Dediğim gibi isteyen olursa özelden detaylıca anlatırım, burada elimden geldiğince yüzeysel geçmeye çalıştım. Görüşleriniz için şimdiden teşekkür ederim. " Derdi dünya olanın, dünya kadar derdi olur.."

Derdinizin dünya olmaması dileğiyle..
 
Sayın Dunkelheit, anlattıklarınız sizin aslında dünyaya bakış açınızla alakalı bir durum.Her insan dünyayı aynı şekilde görür ,fakat farklı şekilde algılar.Sizin kendinizi yanlız hissetmeniz de bundan kaynaklanıyor.Ama şuda bir gerçekki bazı mana derinliğine inebilmiş kişiler için yanlızlık huzur demektir ,yanlız olduğunu bile düşünmez o yapıda insanlar.Sizi şuan dediğiniz gibi arafta görüyorum bazı gerçekleri bilmek istiyorsunuz ama görmediğiniz için görünene takılıp kalıyorsunuz.Bu çabalayış insanda dünyada herşeyin ters düzende gitmeye başladığı izlenimi verir.Aslında herşey olması gerektiği gibidir.Fakat biz farklı algılıyoruz.Değer yargıları ,yaşam sürekli değişken bir hal içindedir.Sorun bundan 30 yıl önceye gidip annenizin anne babasına onlarda size" ahh eskiden herşey daha güzeldi" diyeceklerdir.Hayat bir değişim içinde ve bunun böyle olması evrensel bir kural ,siz çevreye değil içinizdeki değişimlere odaklanın eğer ilk olarak içinizde değişirseniz dışınızdaki dünya da sizi etkilemeyecektir.Sevgiyle...
 
Derdimi dünya etmedikçe insanlar derdim oldu :) İnsanlara durun dedim zaman ve yanlızlık hakim oldu..Her evre başka yaşanacak anlaşıldı..Mıknatıstan kaçmaya devam..
 
Sen kendinin doğru olduğunu bil de isterse herkes eğri desin. Şekilciliğe kapılarak kendini yorma, öze ve içselliğe odaklan.
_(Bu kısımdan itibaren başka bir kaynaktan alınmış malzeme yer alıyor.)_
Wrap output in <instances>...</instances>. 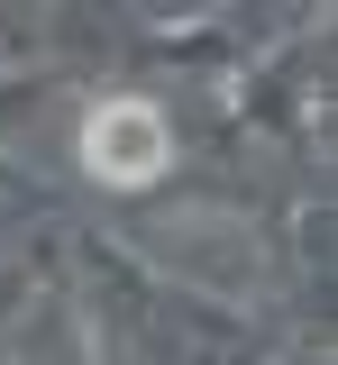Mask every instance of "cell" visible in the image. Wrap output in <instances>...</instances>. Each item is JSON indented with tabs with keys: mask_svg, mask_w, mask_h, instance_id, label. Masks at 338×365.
<instances>
[{
	"mask_svg": "<svg viewBox=\"0 0 338 365\" xmlns=\"http://www.w3.org/2000/svg\"><path fill=\"white\" fill-rule=\"evenodd\" d=\"M83 165L101 182H119V192H138L174 165V128H165V110L155 101H101L92 119H83Z\"/></svg>",
	"mask_w": 338,
	"mask_h": 365,
	"instance_id": "1",
	"label": "cell"
}]
</instances>
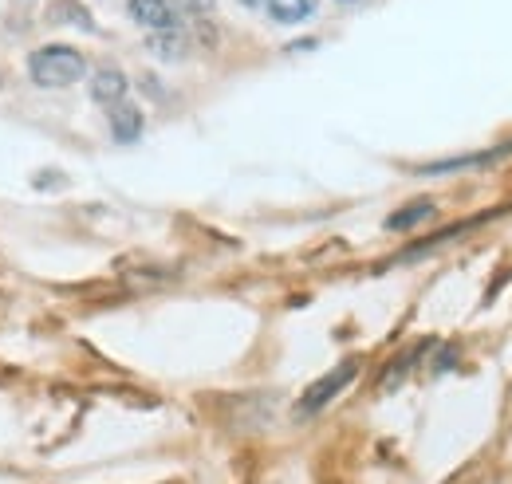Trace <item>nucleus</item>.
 Here are the masks:
<instances>
[{"label": "nucleus", "mask_w": 512, "mask_h": 484, "mask_svg": "<svg viewBox=\"0 0 512 484\" xmlns=\"http://www.w3.org/2000/svg\"><path fill=\"white\" fill-rule=\"evenodd\" d=\"M28 75H32L36 87H71L87 75V60L75 48H64V44L40 48V52L28 56Z\"/></svg>", "instance_id": "1"}, {"label": "nucleus", "mask_w": 512, "mask_h": 484, "mask_svg": "<svg viewBox=\"0 0 512 484\" xmlns=\"http://www.w3.org/2000/svg\"><path fill=\"white\" fill-rule=\"evenodd\" d=\"M355 374H359V363L355 359H347V363H339L331 374H323L320 382H312L308 390H304V398L296 402V418L304 422V418H312V414H320L323 406L339 394V390H347L351 382H355Z\"/></svg>", "instance_id": "2"}, {"label": "nucleus", "mask_w": 512, "mask_h": 484, "mask_svg": "<svg viewBox=\"0 0 512 484\" xmlns=\"http://www.w3.org/2000/svg\"><path fill=\"white\" fill-rule=\"evenodd\" d=\"M509 154H512V142H505V146H493V150H481V154H461V158L426 162V166H418L414 174H422V178H438V174H457V170H485V166H497V162L509 158Z\"/></svg>", "instance_id": "3"}, {"label": "nucleus", "mask_w": 512, "mask_h": 484, "mask_svg": "<svg viewBox=\"0 0 512 484\" xmlns=\"http://www.w3.org/2000/svg\"><path fill=\"white\" fill-rule=\"evenodd\" d=\"M130 20L150 28V32H166V28H178V16L170 8V0H130L127 4Z\"/></svg>", "instance_id": "4"}, {"label": "nucleus", "mask_w": 512, "mask_h": 484, "mask_svg": "<svg viewBox=\"0 0 512 484\" xmlns=\"http://www.w3.org/2000/svg\"><path fill=\"white\" fill-rule=\"evenodd\" d=\"M127 75L123 71H115V67H103L99 75H91V99L95 103H103V107H115V103H123L127 99Z\"/></svg>", "instance_id": "5"}, {"label": "nucleus", "mask_w": 512, "mask_h": 484, "mask_svg": "<svg viewBox=\"0 0 512 484\" xmlns=\"http://www.w3.org/2000/svg\"><path fill=\"white\" fill-rule=\"evenodd\" d=\"M107 111H111V130H115L119 142H138V138H142V111H138V107L115 103V107H107Z\"/></svg>", "instance_id": "6"}, {"label": "nucleus", "mask_w": 512, "mask_h": 484, "mask_svg": "<svg viewBox=\"0 0 512 484\" xmlns=\"http://www.w3.org/2000/svg\"><path fill=\"white\" fill-rule=\"evenodd\" d=\"M186 44H190V40H186V32H182V28H166V32H154L146 48H150L158 60H182V56L190 52Z\"/></svg>", "instance_id": "7"}, {"label": "nucleus", "mask_w": 512, "mask_h": 484, "mask_svg": "<svg viewBox=\"0 0 512 484\" xmlns=\"http://www.w3.org/2000/svg\"><path fill=\"white\" fill-rule=\"evenodd\" d=\"M264 8L276 24H300V20L316 16V0H264Z\"/></svg>", "instance_id": "8"}, {"label": "nucleus", "mask_w": 512, "mask_h": 484, "mask_svg": "<svg viewBox=\"0 0 512 484\" xmlns=\"http://www.w3.org/2000/svg\"><path fill=\"white\" fill-rule=\"evenodd\" d=\"M434 213H438V209H434V201H418V205H406V209L390 213V217H386V229H390V233H410L414 225L430 221Z\"/></svg>", "instance_id": "9"}, {"label": "nucleus", "mask_w": 512, "mask_h": 484, "mask_svg": "<svg viewBox=\"0 0 512 484\" xmlns=\"http://www.w3.org/2000/svg\"><path fill=\"white\" fill-rule=\"evenodd\" d=\"M174 16H190V20H205L213 12V0H170Z\"/></svg>", "instance_id": "10"}, {"label": "nucleus", "mask_w": 512, "mask_h": 484, "mask_svg": "<svg viewBox=\"0 0 512 484\" xmlns=\"http://www.w3.org/2000/svg\"><path fill=\"white\" fill-rule=\"evenodd\" d=\"M241 4H249V8H256V4H264V0H241Z\"/></svg>", "instance_id": "11"}, {"label": "nucleus", "mask_w": 512, "mask_h": 484, "mask_svg": "<svg viewBox=\"0 0 512 484\" xmlns=\"http://www.w3.org/2000/svg\"><path fill=\"white\" fill-rule=\"evenodd\" d=\"M343 4H355V0H343Z\"/></svg>", "instance_id": "12"}]
</instances>
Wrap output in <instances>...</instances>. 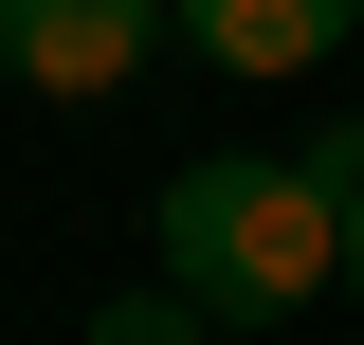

Kitapların kapağına bakarak içeriği hakkında yorum yapamayız. Sadece teslimiyet, her şeyi, herkesi olduğu gibi kabullenebilmek. Müthiş bir sistem kurmuş Yaratan. “Siz bilmezsiniz, ben bilirim” diyor. Ne büyük mana gizli. Teslimiyet, huzurun altın anahtarı.